-->

Multidimensional/multivariate dynamic time warping

2020-06-04 03:34发布

问题:

I am working on a time series data. The data available is multi-variate. So for every instance of time there are three data points available. Format:

| X | Y | Z |

So one time series data in above format would be generated real time. I am trying to find a good match of this real time generated time series within another time series base data, which is already stored (which is much larger in size and was collected at a different frequency). If I apply standard DTW to each of the series (X,Y,Z) individually they might end up getting a match at different points within the base database, which is unfavorable. So I need to find a point in base database where all three components (X,Y,Z) match well and at the same point.

I have researched into the matter and found out that multidimensional DTW is a perfect solution to such a problem. In R the dtw package does include multidimensional DTW but I have to implement it in Python. The R-Python bridging package namely "rpy2" can probably of help here but I have no experience in R. I have looked through available DTW packages in Python like mlpy, dtw but are not help. Can anyone suggest a package in Python to do the same or the code for multi-dimensional DTW using rpy2.

Thanks in advance!

回答1:

Thanks @lgautier I dug deeper and found implementation of multivariate DTW using rpy2 in Python.

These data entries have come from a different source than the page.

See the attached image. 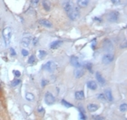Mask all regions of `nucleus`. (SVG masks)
I'll return each instance as SVG.
<instances>
[{
    "label": "nucleus",
    "mask_w": 127,
    "mask_h": 120,
    "mask_svg": "<svg viewBox=\"0 0 127 120\" xmlns=\"http://www.w3.org/2000/svg\"><path fill=\"white\" fill-rule=\"evenodd\" d=\"M3 37H4V40H5V45H10L11 42V38H12V29L11 27H5L3 30Z\"/></svg>",
    "instance_id": "nucleus-1"
},
{
    "label": "nucleus",
    "mask_w": 127,
    "mask_h": 120,
    "mask_svg": "<svg viewBox=\"0 0 127 120\" xmlns=\"http://www.w3.org/2000/svg\"><path fill=\"white\" fill-rule=\"evenodd\" d=\"M67 15H68L69 18L71 19V20H76L80 16V11H79V9H78V7L74 6L73 9H72Z\"/></svg>",
    "instance_id": "nucleus-2"
},
{
    "label": "nucleus",
    "mask_w": 127,
    "mask_h": 120,
    "mask_svg": "<svg viewBox=\"0 0 127 120\" xmlns=\"http://www.w3.org/2000/svg\"><path fill=\"white\" fill-rule=\"evenodd\" d=\"M114 56L113 55V54L107 53L103 56L102 61H103V63L104 65H108V64H110V63H112V62L114 61Z\"/></svg>",
    "instance_id": "nucleus-3"
},
{
    "label": "nucleus",
    "mask_w": 127,
    "mask_h": 120,
    "mask_svg": "<svg viewBox=\"0 0 127 120\" xmlns=\"http://www.w3.org/2000/svg\"><path fill=\"white\" fill-rule=\"evenodd\" d=\"M119 18V13L116 12V11H113L111 13L109 14L108 16H107V19H108L109 22H111V23H114V22H116Z\"/></svg>",
    "instance_id": "nucleus-4"
},
{
    "label": "nucleus",
    "mask_w": 127,
    "mask_h": 120,
    "mask_svg": "<svg viewBox=\"0 0 127 120\" xmlns=\"http://www.w3.org/2000/svg\"><path fill=\"white\" fill-rule=\"evenodd\" d=\"M103 50L106 51V52H110V51H112L113 50V48H114L113 43H112L109 39H105L104 41H103Z\"/></svg>",
    "instance_id": "nucleus-5"
},
{
    "label": "nucleus",
    "mask_w": 127,
    "mask_h": 120,
    "mask_svg": "<svg viewBox=\"0 0 127 120\" xmlns=\"http://www.w3.org/2000/svg\"><path fill=\"white\" fill-rule=\"evenodd\" d=\"M45 101L47 105H53L56 102V98H55V96L52 94L47 92L45 96Z\"/></svg>",
    "instance_id": "nucleus-6"
},
{
    "label": "nucleus",
    "mask_w": 127,
    "mask_h": 120,
    "mask_svg": "<svg viewBox=\"0 0 127 120\" xmlns=\"http://www.w3.org/2000/svg\"><path fill=\"white\" fill-rule=\"evenodd\" d=\"M70 63H71V65L73 67H76V68H80L81 66H82V64L80 63L78 57H76V56H74L70 57Z\"/></svg>",
    "instance_id": "nucleus-7"
},
{
    "label": "nucleus",
    "mask_w": 127,
    "mask_h": 120,
    "mask_svg": "<svg viewBox=\"0 0 127 120\" xmlns=\"http://www.w3.org/2000/svg\"><path fill=\"white\" fill-rule=\"evenodd\" d=\"M56 68V64L53 61H49L46 64H45L43 66V69L46 70V71H53Z\"/></svg>",
    "instance_id": "nucleus-8"
},
{
    "label": "nucleus",
    "mask_w": 127,
    "mask_h": 120,
    "mask_svg": "<svg viewBox=\"0 0 127 120\" xmlns=\"http://www.w3.org/2000/svg\"><path fill=\"white\" fill-rule=\"evenodd\" d=\"M30 43H31V37L30 36H25L24 38H22L21 44L24 47H27L30 45Z\"/></svg>",
    "instance_id": "nucleus-9"
},
{
    "label": "nucleus",
    "mask_w": 127,
    "mask_h": 120,
    "mask_svg": "<svg viewBox=\"0 0 127 120\" xmlns=\"http://www.w3.org/2000/svg\"><path fill=\"white\" fill-rule=\"evenodd\" d=\"M74 4L71 2V1H68V2H66L64 5V11L66 12V14H68L70 11L73 9V7H74Z\"/></svg>",
    "instance_id": "nucleus-10"
},
{
    "label": "nucleus",
    "mask_w": 127,
    "mask_h": 120,
    "mask_svg": "<svg viewBox=\"0 0 127 120\" xmlns=\"http://www.w3.org/2000/svg\"><path fill=\"white\" fill-rule=\"evenodd\" d=\"M104 96H105L106 100H108V101L112 102L114 100V97H113V94H112V91L110 88H107L104 92Z\"/></svg>",
    "instance_id": "nucleus-11"
},
{
    "label": "nucleus",
    "mask_w": 127,
    "mask_h": 120,
    "mask_svg": "<svg viewBox=\"0 0 127 120\" xmlns=\"http://www.w3.org/2000/svg\"><path fill=\"white\" fill-rule=\"evenodd\" d=\"M89 2H90V0H77V5L80 8L86 7L89 5Z\"/></svg>",
    "instance_id": "nucleus-12"
},
{
    "label": "nucleus",
    "mask_w": 127,
    "mask_h": 120,
    "mask_svg": "<svg viewBox=\"0 0 127 120\" xmlns=\"http://www.w3.org/2000/svg\"><path fill=\"white\" fill-rule=\"evenodd\" d=\"M62 44H63V41H62V40H56V41H54V42L51 43L50 47L52 48V49H56V48L59 47Z\"/></svg>",
    "instance_id": "nucleus-13"
},
{
    "label": "nucleus",
    "mask_w": 127,
    "mask_h": 120,
    "mask_svg": "<svg viewBox=\"0 0 127 120\" xmlns=\"http://www.w3.org/2000/svg\"><path fill=\"white\" fill-rule=\"evenodd\" d=\"M95 77H96V79H97V81L100 83L101 85H104V84H105V79L103 78V76L101 75L99 72H96Z\"/></svg>",
    "instance_id": "nucleus-14"
},
{
    "label": "nucleus",
    "mask_w": 127,
    "mask_h": 120,
    "mask_svg": "<svg viewBox=\"0 0 127 120\" xmlns=\"http://www.w3.org/2000/svg\"><path fill=\"white\" fill-rule=\"evenodd\" d=\"M87 86L88 88H90L91 90H96L97 89V84L95 83V81H88L87 82Z\"/></svg>",
    "instance_id": "nucleus-15"
},
{
    "label": "nucleus",
    "mask_w": 127,
    "mask_h": 120,
    "mask_svg": "<svg viewBox=\"0 0 127 120\" xmlns=\"http://www.w3.org/2000/svg\"><path fill=\"white\" fill-rule=\"evenodd\" d=\"M39 23L40 25H42V26H44L45 27H52L51 22L46 20V19H41V20H39Z\"/></svg>",
    "instance_id": "nucleus-16"
},
{
    "label": "nucleus",
    "mask_w": 127,
    "mask_h": 120,
    "mask_svg": "<svg viewBox=\"0 0 127 120\" xmlns=\"http://www.w3.org/2000/svg\"><path fill=\"white\" fill-rule=\"evenodd\" d=\"M75 98L78 99V100H83V99H85V93H84V91H77L75 92Z\"/></svg>",
    "instance_id": "nucleus-17"
},
{
    "label": "nucleus",
    "mask_w": 127,
    "mask_h": 120,
    "mask_svg": "<svg viewBox=\"0 0 127 120\" xmlns=\"http://www.w3.org/2000/svg\"><path fill=\"white\" fill-rule=\"evenodd\" d=\"M87 109L90 111V112H95L96 110H98V106L95 104H89L87 106Z\"/></svg>",
    "instance_id": "nucleus-18"
},
{
    "label": "nucleus",
    "mask_w": 127,
    "mask_h": 120,
    "mask_svg": "<svg viewBox=\"0 0 127 120\" xmlns=\"http://www.w3.org/2000/svg\"><path fill=\"white\" fill-rule=\"evenodd\" d=\"M42 4H43V6H44V8H45V11L50 10V3H49L48 0H43Z\"/></svg>",
    "instance_id": "nucleus-19"
},
{
    "label": "nucleus",
    "mask_w": 127,
    "mask_h": 120,
    "mask_svg": "<svg viewBox=\"0 0 127 120\" xmlns=\"http://www.w3.org/2000/svg\"><path fill=\"white\" fill-rule=\"evenodd\" d=\"M83 75H84V71L81 70V69H79V68L74 71V77H75L76 78H81V77H83Z\"/></svg>",
    "instance_id": "nucleus-20"
},
{
    "label": "nucleus",
    "mask_w": 127,
    "mask_h": 120,
    "mask_svg": "<svg viewBox=\"0 0 127 120\" xmlns=\"http://www.w3.org/2000/svg\"><path fill=\"white\" fill-rule=\"evenodd\" d=\"M78 109H79V117H80V119H81V120H86V116H85V114L84 113V111H83V108H82V107H79Z\"/></svg>",
    "instance_id": "nucleus-21"
},
{
    "label": "nucleus",
    "mask_w": 127,
    "mask_h": 120,
    "mask_svg": "<svg viewBox=\"0 0 127 120\" xmlns=\"http://www.w3.org/2000/svg\"><path fill=\"white\" fill-rule=\"evenodd\" d=\"M46 56V52L45 50H40L39 53H38V56H39L40 59H43L45 56Z\"/></svg>",
    "instance_id": "nucleus-22"
},
{
    "label": "nucleus",
    "mask_w": 127,
    "mask_h": 120,
    "mask_svg": "<svg viewBox=\"0 0 127 120\" xmlns=\"http://www.w3.org/2000/svg\"><path fill=\"white\" fill-rule=\"evenodd\" d=\"M26 98H27V100H29V101H32V100H34V96L31 93H27V95H26Z\"/></svg>",
    "instance_id": "nucleus-23"
},
{
    "label": "nucleus",
    "mask_w": 127,
    "mask_h": 120,
    "mask_svg": "<svg viewBox=\"0 0 127 120\" xmlns=\"http://www.w3.org/2000/svg\"><path fill=\"white\" fill-rule=\"evenodd\" d=\"M62 104L64 106V107H73V105L71 104V103H69V102H67L66 100H64V99H63L62 100Z\"/></svg>",
    "instance_id": "nucleus-24"
},
{
    "label": "nucleus",
    "mask_w": 127,
    "mask_h": 120,
    "mask_svg": "<svg viewBox=\"0 0 127 120\" xmlns=\"http://www.w3.org/2000/svg\"><path fill=\"white\" fill-rule=\"evenodd\" d=\"M120 110L122 111V112H125L127 110V105L126 103H124V104H122L121 106H120Z\"/></svg>",
    "instance_id": "nucleus-25"
},
{
    "label": "nucleus",
    "mask_w": 127,
    "mask_h": 120,
    "mask_svg": "<svg viewBox=\"0 0 127 120\" xmlns=\"http://www.w3.org/2000/svg\"><path fill=\"white\" fill-rule=\"evenodd\" d=\"M34 61H35V57H34V56H31L29 57V59H28V64H30V65H32V64H34Z\"/></svg>",
    "instance_id": "nucleus-26"
},
{
    "label": "nucleus",
    "mask_w": 127,
    "mask_h": 120,
    "mask_svg": "<svg viewBox=\"0 0 127 120\" xmlns=\"http://www.w3.org/2000/svg\"><path fill=\"white\" fill-rule=\"evenodd\" d=\"M85 67L86 69H88L90 72H92V64H91V63H86Z\"/></svg>",
    "instance_id": "nucleus-27"
},
{
    "label": "nucleus",
    "mask_w": 127,
    "mask_h": 120,
    "mask_svg": "<svg viewBox=\"0 0 127 120\" xmlns=\"http://www.w3.org/2000/svg\"><path fill=\"white\" fill-rule=\"evenodd\" d=\"M97 98L100 99V100H106L104 94H99V95H97Z\"/></svg>",
    "instance_id": "nucleus-28"
},
{
    "label": "nucleus",
    "mask_w": 127,
    "mask_h": 120,
    "mask_svg": "<svg viewBox=\"0 0 127 120\" xmlns=\"http://www.w3.org/2000/svg\"><path fill=\"white\" fill-rule=\"evenodd\" d=\"M20 82H21V81H20V80H19V79H16V80H14L13 82H12V85H13V86H16V85H19V84H20Z\"/></svg>",
    "instance_id": "nucleus-29"
},
{
    "label": "nucleus",
    "mask_w": 127,
    "mask_h": 120,
    "mask_svg": "<svg viewBox=\"0 0 127 120\" xmlns=\"http://www.w3.org/2000/svg\"><path fill=\"white\" fill-rule=\"evenodd\" d=\"M93 118L95 120H104V118H102V117H100V116H94Z\"/></svg>",
    "instance_id": "nucleus-30"
},
{
    "label": "nucleus",
    "mask_w": 127,
    "mask_h": 120,
    "mask_svg": "<svg viewBox=\"0 0 127 120\" xmlns=\"http://www.w3.org/2000/svg\"><path fill=\"white\" fill-rule=\"evenodd\" d=\"M28 54H29V52H28L27 49H23V50H22V55H23L24 56H28Z\"/></svg>",
    "instance_id": "nucleus-31"
},
{
    "label": "nucleus",
    "mask_w": 127,
    "mask_h": 120,
    "mask_svg": "<svg viewBox=\"0 0 127 120\" xmlns=\"http://www.w3.org/2000/svg\"><path fill=\"white\" fill-rule=\"evenodd\" d=\"M13 73L15 74L16 77H20V76H21V73H20V71H18V70H13Z\"/></svg>",
    "instance_id": "nucleus-32"
},
{
    "label": "nucleus",
    "mask_w": 127,
    "mask_h": 120,
    "mask_svg": "<svg viewBox=\"0 0 127 120\" xmlns=\"http://www.w3.org/2000/svg\"><path fill=\"white\" fill-rule=\"evenodd\" d=\"M111 1L114 3V5H120V4H121V1H120V0H111Z\"/></svg>",
    "instance_id": "nucleus-33"
},
{
    "label": "nucleus",
    "mask_w": 127,
    "mask_h": 120,
    "mask_svg": "<svg viewBox=\"0 0 127 120\" xmlns=\"http://www.w3.org/2000/svg\"><path fill=\"white\" fill-rule=\"evenodd\" d=\"M10 54L12 56H16V52H15V49H14V48H10Z\"/></svg>",
    "instance_id": "nucleus-34"
},
{
    "label": "nucleus",
    "mask_w": 127,
    "mask_h": 120,
    "mask_svg": "<svg viewBox=\"0 0 127 120\" xmlns=\"http://www.w3.org/2000/svg\"><path fill=\"white\" fill-rule=\"evenodd\" d=\"M40 0H31V2L33 3V4H34V5H36V4H38L39 3Z\"/></svg>",
    "instance_id": "nucleus-35"
},
{
    "label": "nucleus",
    "mask_w": 127,
    "mask_h": 120,
    "mask_svg": "<svg viewBox=\"0 0 127 120\" xmlns=\"http://www.w3.org/2000/svg\"><path fill=\"white\" fill-rule=\"evenodd\" d=\"M44 111H45L44 107H39V108H38V112L39 113H44Z\"/></svg>",
    "instance_id": "nucleus-36"
},
{
    "label": "nucleus",
    "mask_w": 127,
    "mask_h": 120,
    "mask_svg": "<svg viewBox=\"0 0 127 120\" xmlns=\"http://www.w3.org/2000/svg\"><path fill=\"white\" fill-rule=\"evenodd\" d=\"M37 42H38V39H37V38H35V39H34V41H33V43H34V45H36Z\"/></svg>",
    "instance_id": "nucleus-37"
},
{
    "label": "nucleus",
    "mask_w": 127,
    "mask_h": 120,
    "mask_svg": "<svg viewBox=\"0 0 127 120\" xmlns=\"http://www.w3.org/2000/svg\"><path fill=\"white\" fill-rule=\"evenodd\" d=\"M45 85H46V80H43V81H42V85H43V86H45Z\"/></svg>",
    "instance_id": "nucleus-38"
}]
</instances>
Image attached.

Just passing the template and query as 2D matrices (matrices as in R) would allow rpy2 dtw package to do a multivariate DTW. Also if you have R installed, loading the R dtw library and "?dtw" would give access to the library's documentation and different functionalities available with the library.

For future reference to other users with similar questions: Official documentation of R dtw package: https://cran.r-project.org/web/packages/dtw/dtw.pdf Sample code, passing two 2-D matrices for multivariate DTW, the open_begin and open_end arguments enable subsequence matching:

import numpy as np
import rpy2.robjects.numpy2ri
rpy2.robjects.numpy2ri.activate()
from rpy2.robjects.packages import importr
import rpy2.robjects as robj

R = rpy2.robjects.r
DTW = importr('dtw')

# Generate our data
template = np.array([[1,2,3,4,5],[1,2,3,4,5]]).transpose()
rt,ct = template.shape
query = np.array([[1,2,3,4,5,6,7,8,9,10,11,12,13,14,15,16],[1,2,3,4,5,6,7,8,9,10,11,12,13,14,15,16]]).transpose()
rq,cq = query.shape

#converting numpy matrices to R matrices
templateR=R.matrix(template,nrow=rt,ncol=ct)
queryR=R.matrix(query,nrow=rq,ncol=cq)

# Calculate the alignment vector and corresponding distance
alignment = R.dtw(templateR,queryR,keep=True, step_pattern=R.rabinerJuangStepPattern(4,"c"),open_begin=True,open_end=True)

dist = alignment.rx('distance')[0][0]

print dist


回答2:

I think that it is a good idea to try out a method in whatever implementation is already available before considering whether it worth working on a reimplementation.

Did you try the following ?

from rpy2.robjects.packages import importr
# You'll obviously need the R package "dtw" installed with your R
dtw = importr("dtw")

# all functions and objects in the R package "dtw" are now available
# with `dtw.<function or object>`


回答3:

It seems like tslearn's dtw_path() is exactly what you are looking for. to quote the docs linked before:

Compute Dynamic Time Warping (DTW) similarity measure between (possibly multidimensional) time series and return both the path and the similarity.

[...]

It is not required that both time series share the same size, but they must be the same dimension. [...]

The implementation they provide follows:

H. Sakoe, S. Chiba, “Dynamic programming algorithm optimization for spoken word recognition,” IEEE Transactions on Acoustics, Speech and Signal Processing, vol. 26(1), pp. 43–49, 1978.